An sechs verschiedenen Ausstellungsorten zeigt die Biennale 45 Künstler aus der ganzen Welt. Damit präsentiert sich die Schau heute - anders als die Erste Berlin Biennale im Jahre 1998 - nicht nur als Schaufenster der sehr lebendigen Berliner Kunstszene.

Kuratorin Kathrin Rhomberg will unter dem Titel "was draußen wartet" einen Beitrag zu internationalen Kunstdiskussionen leisten und in Zeiten der Krise das Verhältnis von Kunst und Wirklichkeit ausloten.

Sprechchöre, Menschen, die aufgebracht in ein Megaphon brüllen, ein Wald aus Fahnen und Transparenten. Die Grand Nation ist für ihre stark ausgeprägte Demonstrationskultur bekannt. Wann immer den Franzosen etwas nicht passt, machen sie ihrem Ärger lautstark Luft und gehen auf die Straße: gegen die Pariser Wohnungsnot, gegen Alltagsrassismen, oder ganz allgemein gegen die da oben.
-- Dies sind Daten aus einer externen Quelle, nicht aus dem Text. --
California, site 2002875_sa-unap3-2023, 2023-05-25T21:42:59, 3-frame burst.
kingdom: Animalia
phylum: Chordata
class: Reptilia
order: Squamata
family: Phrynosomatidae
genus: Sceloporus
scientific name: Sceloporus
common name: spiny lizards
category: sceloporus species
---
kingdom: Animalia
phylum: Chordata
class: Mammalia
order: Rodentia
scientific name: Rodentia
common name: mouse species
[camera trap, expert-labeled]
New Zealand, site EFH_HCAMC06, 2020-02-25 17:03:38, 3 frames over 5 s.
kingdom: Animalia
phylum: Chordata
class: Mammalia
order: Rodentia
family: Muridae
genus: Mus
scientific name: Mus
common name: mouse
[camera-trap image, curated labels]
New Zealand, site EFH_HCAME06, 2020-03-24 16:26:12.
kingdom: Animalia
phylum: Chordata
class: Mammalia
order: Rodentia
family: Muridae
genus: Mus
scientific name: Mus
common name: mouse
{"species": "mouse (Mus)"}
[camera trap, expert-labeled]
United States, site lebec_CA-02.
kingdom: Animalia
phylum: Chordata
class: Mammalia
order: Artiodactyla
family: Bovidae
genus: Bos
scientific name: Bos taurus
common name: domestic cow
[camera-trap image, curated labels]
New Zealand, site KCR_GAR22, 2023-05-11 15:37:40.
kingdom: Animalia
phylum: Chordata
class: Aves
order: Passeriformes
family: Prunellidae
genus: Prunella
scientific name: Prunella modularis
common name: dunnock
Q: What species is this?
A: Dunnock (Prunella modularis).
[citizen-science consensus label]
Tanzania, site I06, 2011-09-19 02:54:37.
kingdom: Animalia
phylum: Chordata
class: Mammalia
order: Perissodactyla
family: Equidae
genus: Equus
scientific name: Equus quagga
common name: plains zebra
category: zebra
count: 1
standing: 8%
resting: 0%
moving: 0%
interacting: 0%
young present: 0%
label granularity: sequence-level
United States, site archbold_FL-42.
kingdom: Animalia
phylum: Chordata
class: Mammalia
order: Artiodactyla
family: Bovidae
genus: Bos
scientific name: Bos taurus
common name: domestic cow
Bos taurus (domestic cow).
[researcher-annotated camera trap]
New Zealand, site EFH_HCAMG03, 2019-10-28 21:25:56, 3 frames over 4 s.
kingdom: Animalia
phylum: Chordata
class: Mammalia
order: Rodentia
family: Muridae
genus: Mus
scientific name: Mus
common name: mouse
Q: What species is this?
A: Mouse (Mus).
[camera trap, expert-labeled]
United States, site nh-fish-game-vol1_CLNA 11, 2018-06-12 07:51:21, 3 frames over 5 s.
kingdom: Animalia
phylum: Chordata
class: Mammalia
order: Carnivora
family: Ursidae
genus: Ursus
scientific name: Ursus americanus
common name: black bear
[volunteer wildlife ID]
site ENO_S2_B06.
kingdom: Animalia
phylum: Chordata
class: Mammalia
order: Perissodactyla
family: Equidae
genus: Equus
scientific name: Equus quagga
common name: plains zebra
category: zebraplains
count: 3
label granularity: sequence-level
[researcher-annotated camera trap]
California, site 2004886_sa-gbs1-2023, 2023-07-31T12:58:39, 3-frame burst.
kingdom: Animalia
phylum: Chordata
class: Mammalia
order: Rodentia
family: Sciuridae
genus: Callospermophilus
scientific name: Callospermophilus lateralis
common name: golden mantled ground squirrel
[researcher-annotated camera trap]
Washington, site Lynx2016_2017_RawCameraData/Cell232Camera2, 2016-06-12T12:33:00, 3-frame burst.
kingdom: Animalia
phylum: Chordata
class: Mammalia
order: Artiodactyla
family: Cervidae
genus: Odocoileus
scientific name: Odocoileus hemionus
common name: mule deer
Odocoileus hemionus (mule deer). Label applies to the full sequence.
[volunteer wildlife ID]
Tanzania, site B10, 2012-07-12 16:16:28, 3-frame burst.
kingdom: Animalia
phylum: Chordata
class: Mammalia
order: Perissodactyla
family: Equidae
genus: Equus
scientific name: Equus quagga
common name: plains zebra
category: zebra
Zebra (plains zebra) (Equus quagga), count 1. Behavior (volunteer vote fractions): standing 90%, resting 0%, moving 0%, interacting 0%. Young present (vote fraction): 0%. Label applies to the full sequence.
Wie wirklich ist die Kunst?

Der französische Künstler Bernard Bazile dokumentiert seit den 1990er Jahren Pariser Protestmärsche und holt mit seiner Videoinstallation die Auseinandersetzungen der Straße in den White Cube. Bazile ist bei der diesjährigen Berlin Biennale nicht der einzige, der sich künstlerisch mit dem Thema Widerstand im öffentlichen Raum auseinandersetzt. Seine Künstlerkollegin Minerva Cuevas zum Beispiel hat der mexikanischen Opposition eine Videoarbeit gewidmet.

Es sind künstlerische Positionen wie diese, die das Kunstpublikum am vergangenen Eröffnungswochenende der Berlin Biennale zu einer immer wieder auftauchenden Frage verleiten: Was hat das mit Kunst zu tun? Agitatorisch, oder platt lautet ein häufig geäußertes Kritikerurteil. Tatsächlich verschwimmt in der Ausstellung der diesjährigen Berlin Biennale immer wieder die Grenze hin zum Dokumentarischen, was sich vielleicht auch darin zeigt, dass ein Schwerpunkt auf Videoarbeiten liegt, während die Malerei kaum präsent ist.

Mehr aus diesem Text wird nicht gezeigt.